Chocolate Beet Cupcakes with Dark Chocolate Mascarpone Frosting
Dark and silky, decadent and delicious, these cupcakes are perfect for sharing with someone you love.

Equipment
- Muffin tins and large paper liners
- Stand mixer or hand mixer
- Rubber spatula
- Whisk
- Offset spatula
- Piping bag (optional)
Ingredients
- CUPCAKES
- 1 1/4 cups (300 mL) all-purpose flour
- 1/4 cup (60 mL) cocoa powder
- 3/4 tsp (4 mL) baking powder
- 1/2 tsp (1 mL) salt
- 1/3 cup (75 mL) unsalted butter
- 3/4 cup (175 mL) granulated sugar
- 2 eggs
- 1 tsp (5 mL) vanilla
- 1 cup (250 mL) milk
- 1/2 cup (125 mL) shredded cooked beets
- 1 cup (250 mL) raspberries
- 1/4 cup (60 mL) chocolate shavings
- DARK CHOCOLATE MASCARPONE ICING
- 2 oz (60 g) bittersweet chocolate, chopped
- 1/2 cup (125 mL) 35% whipping cream
- 2/3 cup (150 mL) icing sugar
- 1 tsp (5 mL) vanilla
- 1 cup (250 mL) mascarpone cheese, softened
Instructions
CUPCAKES
- Preheat oven to 350°F (180°C). Line 12-cup muffin tin with large paper liners.
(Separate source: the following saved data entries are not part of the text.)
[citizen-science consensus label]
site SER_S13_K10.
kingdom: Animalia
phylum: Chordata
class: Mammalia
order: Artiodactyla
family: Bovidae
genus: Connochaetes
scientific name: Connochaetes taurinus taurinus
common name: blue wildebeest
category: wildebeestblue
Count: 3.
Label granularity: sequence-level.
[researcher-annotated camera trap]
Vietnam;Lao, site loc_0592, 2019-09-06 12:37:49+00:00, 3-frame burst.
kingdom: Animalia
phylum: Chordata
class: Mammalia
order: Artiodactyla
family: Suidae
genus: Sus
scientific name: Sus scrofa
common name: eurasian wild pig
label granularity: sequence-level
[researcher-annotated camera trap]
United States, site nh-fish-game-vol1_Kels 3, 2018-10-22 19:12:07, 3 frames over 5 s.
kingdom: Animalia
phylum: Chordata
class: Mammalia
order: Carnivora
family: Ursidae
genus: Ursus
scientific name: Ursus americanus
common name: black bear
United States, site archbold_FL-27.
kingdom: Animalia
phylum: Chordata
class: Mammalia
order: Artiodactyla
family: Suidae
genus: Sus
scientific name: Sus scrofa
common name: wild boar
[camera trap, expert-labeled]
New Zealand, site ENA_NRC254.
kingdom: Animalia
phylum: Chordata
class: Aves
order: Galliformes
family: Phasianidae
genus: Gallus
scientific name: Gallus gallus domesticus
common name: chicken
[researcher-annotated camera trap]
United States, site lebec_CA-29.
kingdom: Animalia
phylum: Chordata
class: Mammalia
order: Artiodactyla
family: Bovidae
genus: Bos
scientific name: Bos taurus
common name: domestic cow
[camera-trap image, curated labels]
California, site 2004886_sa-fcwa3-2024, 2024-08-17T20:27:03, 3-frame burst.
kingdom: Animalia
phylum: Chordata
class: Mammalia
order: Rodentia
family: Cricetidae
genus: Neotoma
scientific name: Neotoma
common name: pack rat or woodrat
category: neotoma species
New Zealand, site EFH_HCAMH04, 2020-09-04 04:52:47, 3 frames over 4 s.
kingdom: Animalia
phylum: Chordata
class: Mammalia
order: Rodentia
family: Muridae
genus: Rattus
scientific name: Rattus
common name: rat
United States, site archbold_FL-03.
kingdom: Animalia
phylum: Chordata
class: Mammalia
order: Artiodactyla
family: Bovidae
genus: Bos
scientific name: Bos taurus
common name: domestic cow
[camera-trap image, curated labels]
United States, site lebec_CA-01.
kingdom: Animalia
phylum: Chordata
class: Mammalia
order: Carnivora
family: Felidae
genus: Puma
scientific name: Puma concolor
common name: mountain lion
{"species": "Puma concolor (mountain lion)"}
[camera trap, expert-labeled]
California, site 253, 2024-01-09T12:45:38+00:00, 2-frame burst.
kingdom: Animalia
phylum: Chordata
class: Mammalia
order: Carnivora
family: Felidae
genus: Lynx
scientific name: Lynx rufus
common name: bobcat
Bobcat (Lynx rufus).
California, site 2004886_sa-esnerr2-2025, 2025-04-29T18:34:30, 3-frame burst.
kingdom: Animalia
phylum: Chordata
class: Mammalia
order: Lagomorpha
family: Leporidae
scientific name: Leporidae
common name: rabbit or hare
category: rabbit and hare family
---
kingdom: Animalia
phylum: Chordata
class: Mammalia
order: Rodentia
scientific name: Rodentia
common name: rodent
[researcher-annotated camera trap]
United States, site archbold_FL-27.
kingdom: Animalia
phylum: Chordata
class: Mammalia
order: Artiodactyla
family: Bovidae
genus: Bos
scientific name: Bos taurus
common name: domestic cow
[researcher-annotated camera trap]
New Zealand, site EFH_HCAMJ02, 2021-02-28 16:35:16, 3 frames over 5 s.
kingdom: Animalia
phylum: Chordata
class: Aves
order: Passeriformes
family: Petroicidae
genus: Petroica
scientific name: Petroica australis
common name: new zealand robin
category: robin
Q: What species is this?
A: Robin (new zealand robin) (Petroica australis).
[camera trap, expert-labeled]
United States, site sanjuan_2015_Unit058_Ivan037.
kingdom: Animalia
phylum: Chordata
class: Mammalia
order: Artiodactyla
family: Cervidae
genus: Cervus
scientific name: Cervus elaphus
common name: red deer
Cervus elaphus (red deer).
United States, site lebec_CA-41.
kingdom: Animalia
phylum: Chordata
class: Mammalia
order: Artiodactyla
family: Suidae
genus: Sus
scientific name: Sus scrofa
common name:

- Whisk together flour, cocoa powder, baking powder and salt. Using stand mixer or hand mixer, beat butter with sugar until light and fluffy; beat in eggs and vanilla. Stir in flour mixture and milk, making three additions of flour mixture and two of milk. Fold in beets.
- Spoon evenly into muffin cups; bake for 15 to 18 minutes or until tester inserted into centre comes out clean. Let cool on rack.
ICING
- Meanwhile, melt chocolate in heatproof bowl over hot, not boiling water. Let cool slightly.
- Beat whipping cream, icing sugar and vanilla to soft peaks. Stir gently into mascarpone along with chocolate.
- Spread icing evenly over cupcakes or pipe over top using piping bag fitted with 1/2–inch (1 cm) plain or star tip. Top evenly with raspberries and chocolate shavings.